──────── Quoted passage ────────



  7. Thinking of you beautiful, depression is an awful feeling. You’re a brave guy putting it all down like this. I echo Lindsay and miss you a lot. You know where I am. Lots of love xx


  8. Well this was a shock to read, but then thinking some more not so much. Depression is something that affects more people than you think or know, some people don’t label it or recognise the signs, by doing so you can deal with things a lot better. Grief is a big part and being too hard on yourself another. Never being satisfied, feeling guilty about the trappings of happiness or success, feeling you’re not good enough all of these things weigh us down. Me telling you you are a lovely person and someone I admire, respect and am proud to know won’t make you any less anxious but knowing you have people who care helps,
    I can identify with every thing you have put out there and do we ever know what’s behind the smiles we show the world. For me it’s grief to a large part, compartmentising feelings in a locked part of my brain, letting them out when no one is around, however sometimes they escape and putting them back in the cage before someone sees is how I think I cope.
    You are a caring soul Mr Summers and if you ever need someone to put you down with a sarcastic comment you know where to turn.


    • Haha! Why do you think I visit your desk so often?! 😜

      Thanks Ga. That’s really kind and makes the world of difference.

      The sentiments are mutual and it’s always a pick me up when talking to you.

──────── Supplied material ────────

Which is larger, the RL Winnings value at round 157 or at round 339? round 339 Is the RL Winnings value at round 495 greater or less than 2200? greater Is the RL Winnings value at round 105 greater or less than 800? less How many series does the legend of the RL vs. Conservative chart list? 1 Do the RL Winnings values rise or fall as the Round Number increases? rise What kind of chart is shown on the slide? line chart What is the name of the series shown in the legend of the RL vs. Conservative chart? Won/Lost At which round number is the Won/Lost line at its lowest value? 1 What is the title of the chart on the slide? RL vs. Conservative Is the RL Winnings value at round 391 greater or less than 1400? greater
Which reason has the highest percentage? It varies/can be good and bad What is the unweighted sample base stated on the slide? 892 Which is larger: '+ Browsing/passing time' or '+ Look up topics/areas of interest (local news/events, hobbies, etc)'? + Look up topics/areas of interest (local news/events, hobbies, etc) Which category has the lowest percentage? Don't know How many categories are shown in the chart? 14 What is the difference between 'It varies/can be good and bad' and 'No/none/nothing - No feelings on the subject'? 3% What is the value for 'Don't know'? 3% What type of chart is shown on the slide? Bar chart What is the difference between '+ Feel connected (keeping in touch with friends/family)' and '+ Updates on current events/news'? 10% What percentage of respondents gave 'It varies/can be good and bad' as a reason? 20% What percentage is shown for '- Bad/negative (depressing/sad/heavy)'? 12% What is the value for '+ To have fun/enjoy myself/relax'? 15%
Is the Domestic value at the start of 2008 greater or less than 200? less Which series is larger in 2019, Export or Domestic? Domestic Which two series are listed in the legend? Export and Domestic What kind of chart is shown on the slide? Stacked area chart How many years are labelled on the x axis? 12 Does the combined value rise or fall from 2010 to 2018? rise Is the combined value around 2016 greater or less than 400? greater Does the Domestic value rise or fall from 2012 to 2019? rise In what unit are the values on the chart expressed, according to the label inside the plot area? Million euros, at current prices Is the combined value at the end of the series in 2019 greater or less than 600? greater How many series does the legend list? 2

────────

_Work instruction A:_ In the comments on depression, the writer of the eighth comment admits that calling Mr Summers a lovely person won't make him any less anxious. Explain why the writer says it anyway.
_Work instruction B:_ In the comments on depression, what does the writer of the eighth comment offer Mr Summers if he ever needs it?

_Task result A:_ The writer says it because knowing you have people who care helps, even if the praise doesn't lessen the anxiety.

_Task result B:_ A sarcastic comment to put him down.